(Supplied data Opens)

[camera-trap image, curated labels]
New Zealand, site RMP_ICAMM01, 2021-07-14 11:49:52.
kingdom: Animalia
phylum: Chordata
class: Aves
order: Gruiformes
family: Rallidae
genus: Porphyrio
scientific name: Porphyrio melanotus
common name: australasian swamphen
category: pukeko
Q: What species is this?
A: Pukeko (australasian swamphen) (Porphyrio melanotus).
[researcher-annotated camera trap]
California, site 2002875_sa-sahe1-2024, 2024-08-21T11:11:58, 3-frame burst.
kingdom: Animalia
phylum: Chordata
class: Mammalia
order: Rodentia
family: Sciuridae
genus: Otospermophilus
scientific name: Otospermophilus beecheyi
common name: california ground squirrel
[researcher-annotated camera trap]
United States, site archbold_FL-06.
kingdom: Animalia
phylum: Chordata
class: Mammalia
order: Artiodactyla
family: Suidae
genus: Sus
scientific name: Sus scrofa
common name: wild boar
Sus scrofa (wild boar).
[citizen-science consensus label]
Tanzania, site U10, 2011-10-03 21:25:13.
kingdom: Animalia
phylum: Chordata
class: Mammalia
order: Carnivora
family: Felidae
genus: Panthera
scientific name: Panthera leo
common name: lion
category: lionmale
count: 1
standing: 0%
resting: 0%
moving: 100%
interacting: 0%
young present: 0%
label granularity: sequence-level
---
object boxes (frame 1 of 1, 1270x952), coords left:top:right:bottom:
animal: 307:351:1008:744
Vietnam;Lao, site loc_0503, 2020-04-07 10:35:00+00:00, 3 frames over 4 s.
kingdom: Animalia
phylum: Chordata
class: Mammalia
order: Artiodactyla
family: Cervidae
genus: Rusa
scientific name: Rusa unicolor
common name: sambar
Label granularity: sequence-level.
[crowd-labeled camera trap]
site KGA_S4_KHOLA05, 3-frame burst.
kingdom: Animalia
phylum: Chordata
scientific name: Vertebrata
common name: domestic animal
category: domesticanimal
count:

(Supplied data Closes)

Exercise objective - Lines with "burst" in them are what the answer must contain; copy each from the records above.

Result for this task -
California, site 2002875_sa-sahe1-2024, 2024-08-21T11:11:58, 3-frame burst.
site KGA_S4_KHOLA05, 3-frame burst.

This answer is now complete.